Soal yang Diberikan » Ambil dan salin setiap baris data yang memuat kata "parking". Huruf besar dan kecil dibedakan.

Pertanyaan tentang adegan dalam gambar »
▬▬▬▬▬▬

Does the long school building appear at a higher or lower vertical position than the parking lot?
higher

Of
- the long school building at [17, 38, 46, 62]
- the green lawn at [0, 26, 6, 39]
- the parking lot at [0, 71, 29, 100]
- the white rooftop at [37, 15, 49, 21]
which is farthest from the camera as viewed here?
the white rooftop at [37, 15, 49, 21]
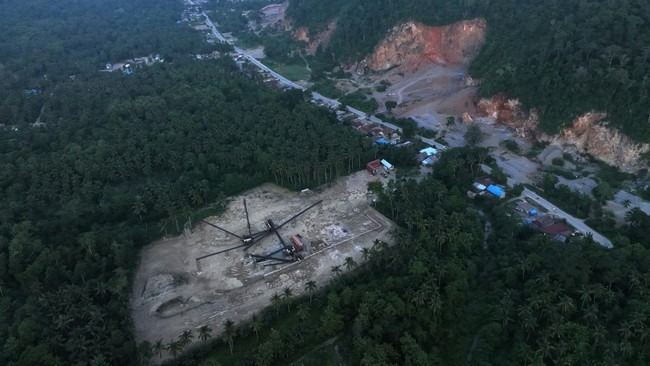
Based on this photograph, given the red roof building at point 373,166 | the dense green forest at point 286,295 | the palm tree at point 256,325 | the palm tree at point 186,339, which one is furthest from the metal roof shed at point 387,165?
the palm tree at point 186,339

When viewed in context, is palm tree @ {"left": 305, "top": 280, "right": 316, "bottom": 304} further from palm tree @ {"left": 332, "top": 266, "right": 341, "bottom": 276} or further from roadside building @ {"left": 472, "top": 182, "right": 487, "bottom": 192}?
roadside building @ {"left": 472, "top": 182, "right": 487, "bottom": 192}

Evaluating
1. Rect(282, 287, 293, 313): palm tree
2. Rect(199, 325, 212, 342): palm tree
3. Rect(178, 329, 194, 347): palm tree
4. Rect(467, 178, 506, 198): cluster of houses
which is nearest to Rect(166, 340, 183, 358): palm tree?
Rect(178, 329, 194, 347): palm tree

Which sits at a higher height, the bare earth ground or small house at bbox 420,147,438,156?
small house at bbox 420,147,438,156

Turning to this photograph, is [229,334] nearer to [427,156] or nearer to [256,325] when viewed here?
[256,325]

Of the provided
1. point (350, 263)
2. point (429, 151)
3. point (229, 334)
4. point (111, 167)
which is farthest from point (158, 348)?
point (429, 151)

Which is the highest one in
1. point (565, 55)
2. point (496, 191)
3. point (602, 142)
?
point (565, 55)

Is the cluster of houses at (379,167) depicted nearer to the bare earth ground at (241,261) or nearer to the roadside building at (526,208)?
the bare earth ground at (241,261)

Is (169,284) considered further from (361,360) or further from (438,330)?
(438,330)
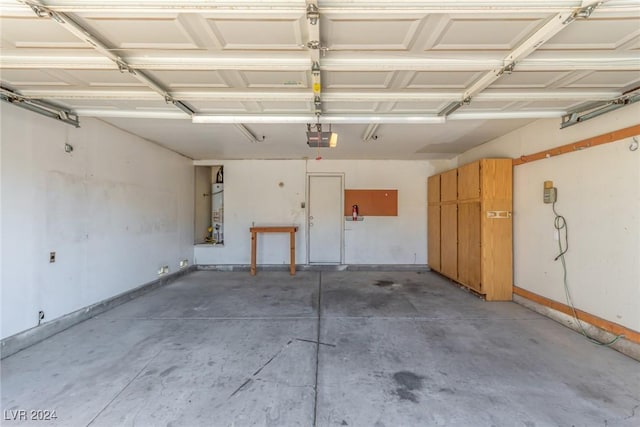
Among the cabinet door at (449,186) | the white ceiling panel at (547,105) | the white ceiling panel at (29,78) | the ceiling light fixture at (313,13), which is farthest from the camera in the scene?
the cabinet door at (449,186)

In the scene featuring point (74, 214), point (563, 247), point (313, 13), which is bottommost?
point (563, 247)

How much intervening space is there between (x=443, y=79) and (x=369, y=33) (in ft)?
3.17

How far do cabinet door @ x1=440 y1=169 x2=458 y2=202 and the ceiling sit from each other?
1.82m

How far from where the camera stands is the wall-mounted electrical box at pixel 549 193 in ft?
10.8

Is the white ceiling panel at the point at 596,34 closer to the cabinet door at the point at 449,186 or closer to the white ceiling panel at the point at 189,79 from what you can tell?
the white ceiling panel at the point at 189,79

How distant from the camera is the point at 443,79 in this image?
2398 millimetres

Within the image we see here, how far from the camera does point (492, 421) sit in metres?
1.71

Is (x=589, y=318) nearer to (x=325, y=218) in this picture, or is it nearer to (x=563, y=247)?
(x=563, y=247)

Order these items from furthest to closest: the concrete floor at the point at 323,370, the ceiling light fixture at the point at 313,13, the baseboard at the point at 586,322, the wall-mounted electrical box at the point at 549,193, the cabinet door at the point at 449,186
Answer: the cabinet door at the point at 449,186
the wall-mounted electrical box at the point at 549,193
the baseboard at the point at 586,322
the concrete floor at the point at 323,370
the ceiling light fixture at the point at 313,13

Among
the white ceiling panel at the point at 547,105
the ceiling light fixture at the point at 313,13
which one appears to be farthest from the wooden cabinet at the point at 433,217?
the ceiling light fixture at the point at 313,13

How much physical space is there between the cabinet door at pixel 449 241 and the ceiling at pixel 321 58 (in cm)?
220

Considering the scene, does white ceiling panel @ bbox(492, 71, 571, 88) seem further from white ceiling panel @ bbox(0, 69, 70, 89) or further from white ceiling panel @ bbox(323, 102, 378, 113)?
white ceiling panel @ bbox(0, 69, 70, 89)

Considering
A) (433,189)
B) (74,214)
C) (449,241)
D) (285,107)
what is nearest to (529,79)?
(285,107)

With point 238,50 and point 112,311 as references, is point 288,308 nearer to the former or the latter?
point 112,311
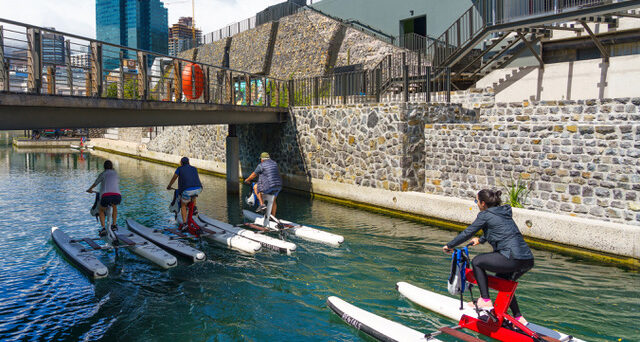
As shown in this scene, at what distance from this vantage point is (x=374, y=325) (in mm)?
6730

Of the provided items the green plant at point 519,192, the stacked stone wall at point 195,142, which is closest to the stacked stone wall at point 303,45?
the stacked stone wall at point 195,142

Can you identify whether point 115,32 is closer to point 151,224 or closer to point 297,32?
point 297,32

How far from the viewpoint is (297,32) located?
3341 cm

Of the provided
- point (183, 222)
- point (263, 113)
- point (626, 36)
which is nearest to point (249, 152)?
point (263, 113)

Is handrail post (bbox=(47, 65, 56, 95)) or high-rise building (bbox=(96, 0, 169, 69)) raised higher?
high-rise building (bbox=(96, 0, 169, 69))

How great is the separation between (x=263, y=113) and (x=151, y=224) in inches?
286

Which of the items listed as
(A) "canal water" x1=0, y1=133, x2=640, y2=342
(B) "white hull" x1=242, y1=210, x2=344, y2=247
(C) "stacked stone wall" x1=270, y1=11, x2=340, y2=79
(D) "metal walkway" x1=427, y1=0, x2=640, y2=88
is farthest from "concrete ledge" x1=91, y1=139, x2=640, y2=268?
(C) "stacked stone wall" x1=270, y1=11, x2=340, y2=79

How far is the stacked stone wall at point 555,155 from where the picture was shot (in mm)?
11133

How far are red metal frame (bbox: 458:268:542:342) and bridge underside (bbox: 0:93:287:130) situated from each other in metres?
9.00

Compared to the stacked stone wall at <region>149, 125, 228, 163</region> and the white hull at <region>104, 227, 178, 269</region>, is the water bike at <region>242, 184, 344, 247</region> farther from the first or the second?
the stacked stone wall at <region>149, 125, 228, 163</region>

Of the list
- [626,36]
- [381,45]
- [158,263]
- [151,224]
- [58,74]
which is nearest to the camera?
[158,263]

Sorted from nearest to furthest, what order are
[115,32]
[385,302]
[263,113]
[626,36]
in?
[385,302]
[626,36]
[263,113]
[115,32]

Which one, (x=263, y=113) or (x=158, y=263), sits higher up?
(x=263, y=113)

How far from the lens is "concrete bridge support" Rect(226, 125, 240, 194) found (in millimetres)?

▬▬▬▬▬▬

Hasil Tugas »
Does the long school building appear at a higher or lower vertical position than the parking lot?
- the parking lot at [0, 71, 29, 100]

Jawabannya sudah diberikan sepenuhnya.